Peki, çok uzun süreli fiili ayrılığa karşın, fiili ayrılığa kimin neden olduğunun, kimin ortak yaşamdan kaçındığının, birlik görevlerinin yerine getirilip getirilmediğinin veya kusur sayılacak herhangi bir başka davranışın kanıtlanamaması durumlarında sorun nasıl çözülecektir?
İşte bu gibi durumlarda, eşlerin eşit kusurlu olduklarının kabul edilmesiyle sorun çözülebilir. Çünkü eşler, ortada usulen kanıtlanmış haklı hiç bir neden bulunmadığı halde, fiilen ayrı yaşamakta ve birlikte yaşamaktan kaçınmaktadır. Eşlerin bu davranışı en azından, Türk Medeni Kanunu’nda emredici olarak düzenlenen, eşler birlikte yaşamak zorundadırlar (TMK m.185/3) şeklindeki yaşam biçimine aykırıdır.
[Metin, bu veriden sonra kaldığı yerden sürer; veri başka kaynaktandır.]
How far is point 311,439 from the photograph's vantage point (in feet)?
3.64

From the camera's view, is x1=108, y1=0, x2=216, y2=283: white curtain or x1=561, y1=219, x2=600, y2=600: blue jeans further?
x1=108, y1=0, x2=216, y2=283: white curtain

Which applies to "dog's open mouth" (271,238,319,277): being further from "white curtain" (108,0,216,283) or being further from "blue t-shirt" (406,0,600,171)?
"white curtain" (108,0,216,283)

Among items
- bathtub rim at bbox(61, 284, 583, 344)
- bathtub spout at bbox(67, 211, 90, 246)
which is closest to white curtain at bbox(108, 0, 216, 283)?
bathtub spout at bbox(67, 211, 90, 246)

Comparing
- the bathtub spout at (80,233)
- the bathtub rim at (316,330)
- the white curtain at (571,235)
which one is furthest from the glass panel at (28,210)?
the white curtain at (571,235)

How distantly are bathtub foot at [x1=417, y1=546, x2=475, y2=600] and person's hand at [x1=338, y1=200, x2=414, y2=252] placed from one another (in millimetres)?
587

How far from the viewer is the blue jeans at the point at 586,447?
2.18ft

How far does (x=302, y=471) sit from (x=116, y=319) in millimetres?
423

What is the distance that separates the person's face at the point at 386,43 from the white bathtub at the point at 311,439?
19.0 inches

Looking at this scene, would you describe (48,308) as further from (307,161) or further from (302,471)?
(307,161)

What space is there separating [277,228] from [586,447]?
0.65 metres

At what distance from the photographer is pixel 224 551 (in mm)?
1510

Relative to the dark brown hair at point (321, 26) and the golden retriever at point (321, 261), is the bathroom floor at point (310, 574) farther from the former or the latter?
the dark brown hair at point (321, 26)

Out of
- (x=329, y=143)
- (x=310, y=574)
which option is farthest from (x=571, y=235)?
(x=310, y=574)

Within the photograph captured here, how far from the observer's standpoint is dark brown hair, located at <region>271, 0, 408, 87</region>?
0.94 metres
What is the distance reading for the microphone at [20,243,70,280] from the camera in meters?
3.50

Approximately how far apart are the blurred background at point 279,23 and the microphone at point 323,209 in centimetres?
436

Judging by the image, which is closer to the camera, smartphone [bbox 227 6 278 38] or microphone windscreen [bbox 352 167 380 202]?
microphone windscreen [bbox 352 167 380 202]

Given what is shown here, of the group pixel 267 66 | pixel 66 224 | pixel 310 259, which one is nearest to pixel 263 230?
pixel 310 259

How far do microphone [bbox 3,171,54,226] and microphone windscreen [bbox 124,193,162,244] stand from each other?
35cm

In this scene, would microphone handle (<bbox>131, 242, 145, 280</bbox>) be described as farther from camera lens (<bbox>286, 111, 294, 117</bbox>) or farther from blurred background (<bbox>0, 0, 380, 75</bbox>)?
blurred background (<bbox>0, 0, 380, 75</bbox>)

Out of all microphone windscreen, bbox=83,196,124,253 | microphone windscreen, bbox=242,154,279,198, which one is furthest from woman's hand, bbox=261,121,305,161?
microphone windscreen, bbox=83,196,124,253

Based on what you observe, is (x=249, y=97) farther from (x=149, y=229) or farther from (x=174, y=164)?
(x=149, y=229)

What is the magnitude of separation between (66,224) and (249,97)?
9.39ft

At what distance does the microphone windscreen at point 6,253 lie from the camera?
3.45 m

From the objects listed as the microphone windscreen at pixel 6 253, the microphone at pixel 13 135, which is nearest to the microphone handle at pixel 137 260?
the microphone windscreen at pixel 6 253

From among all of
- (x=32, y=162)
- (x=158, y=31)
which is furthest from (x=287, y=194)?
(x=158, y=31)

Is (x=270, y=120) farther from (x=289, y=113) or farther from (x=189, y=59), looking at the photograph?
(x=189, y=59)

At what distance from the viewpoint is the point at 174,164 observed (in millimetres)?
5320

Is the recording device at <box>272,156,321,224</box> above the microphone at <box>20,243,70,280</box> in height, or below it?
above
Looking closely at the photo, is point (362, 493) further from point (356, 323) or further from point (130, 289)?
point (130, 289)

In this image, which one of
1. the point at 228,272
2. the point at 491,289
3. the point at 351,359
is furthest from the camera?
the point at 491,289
Her iki eş de bu amir hükme aykırı davranmaktadır. Dolayısıyla evlilik birliği temelinde sarsılmış (TMK m.166/1) ve eşler bu sonuca eşit kusurları ile neden olmuşlardır. Bu yüzden, taraflardan birinin evlilik birliğinin sarsılması (TMK m.166/1) hukuki sebebiyle açtığı boşanma davasında, şayet çok uzun süreli fiili ayrılık kanıtlanıyorsa boşanmaya karar verilmelidir.
Böyle bir çözüm yolunun, terke dayalı özel boşanma sebebine (TMK m. 164) ilişkin düzenlemeyi işlevsiz veya etkisiz duruma getirdiğinden de söz edilemez. Çünkü, terk sebebiyle boşanma davası açılması için, eşlerden birinin samimi olarak ortak yaşamı yeniden kurmak amacıyla diğerini ortak konuta çağırması, çağrılan eşin ise geçerli bir özrü olmamasına karşın ortak konuta dönmemesi gerekmektedir. Oysa, uzun süreli fiili ayrılıklarda her iki eşin de ortak yaşamı sürdürmek gibi bir isteği/iradesi bulunmamaktadır. Dolayısıyla uzun süreli fiili ayrılıkları evlilik birliğinin sarsılması nedeni (TMK m. 166/1) saymak, terk hukuki sebebine dayalı boşanmaya ilişkin yasal düzenlemeyi (TMK m. 164) etkilemez ve bu çözüm yolu terk sebebine ilişkin boşanma davalarının seçeneği (alternatifi) gibi yorumlanamaz.
Bunun birikte, TMK.nun 166/son maddesinde belirlenen üç yıllık fiili ayrılık süre koşulu da göz ardı edilmemelidir. Bu nedenle evlilik birliğinin temelinden sarsıldığının kabulü için, en az üç yıl ve daha uzun süreli ayrılıkları, çok uzun süreli fiili ayrılık olarak kabul etmek gerekir.
Somut olaya gelince, davacı erkeğin evlilik birliğinin sarsılması sebebiyle (TMK m.166/1) boşanma davası açtığı, ilk derece mahkemesince tarafların boşanmalarına karar verildiği, kararın istinaf edilmesi üzerine, bölge adliye mahkemesince ilk derece mahkemesinin kararı kaldırılarak davanın reddine karar verildiği anlaşılmaktadır.
Ancak, toplanan delilere göre tarafların dava tarihi itibariyle yaklaşık on dört yıldır fiilen ayrı yaşadıkları tartışmasızdır. Ortalama insan ömrü için on dört yıl çok uzun bir süredir. Taraflar, Türk Medeni Kanunu’nda emredici olarak düzenlenen, eşler birlikte yaşamak zorundadırlar (TMK m.185/3) şeklindeki yaşam biçimine, on dört yıl gibi çok uzun süre aykırı şekilde yaşamışlar ve halen bu aykırılık devam etmektedir.
Yukarıda yapılan tüm bu açıklamalara göre, taraflar arasında ortak hayatı temelinden sarsacak derecede ve birliğin devamına imkan vermeyecek nitelikte bir geçimsizlik mevcut ve sabittir. Olayların akışı karşısında davacı dava açmakta haklıdır. Bu şartlar altında eşleri birlikte yaşamaya zorlamanın artık yasal olarak mümkün görülmemesine göre, boşanmaya karar verilecek yerde, davanın reddine karar verilmesi hukuka aykırı olmuştur. Temyiz edilen hükmün bozulması gerekir.
Bu sebeple sayın çoğunluğun görüşüne katılmıyorum.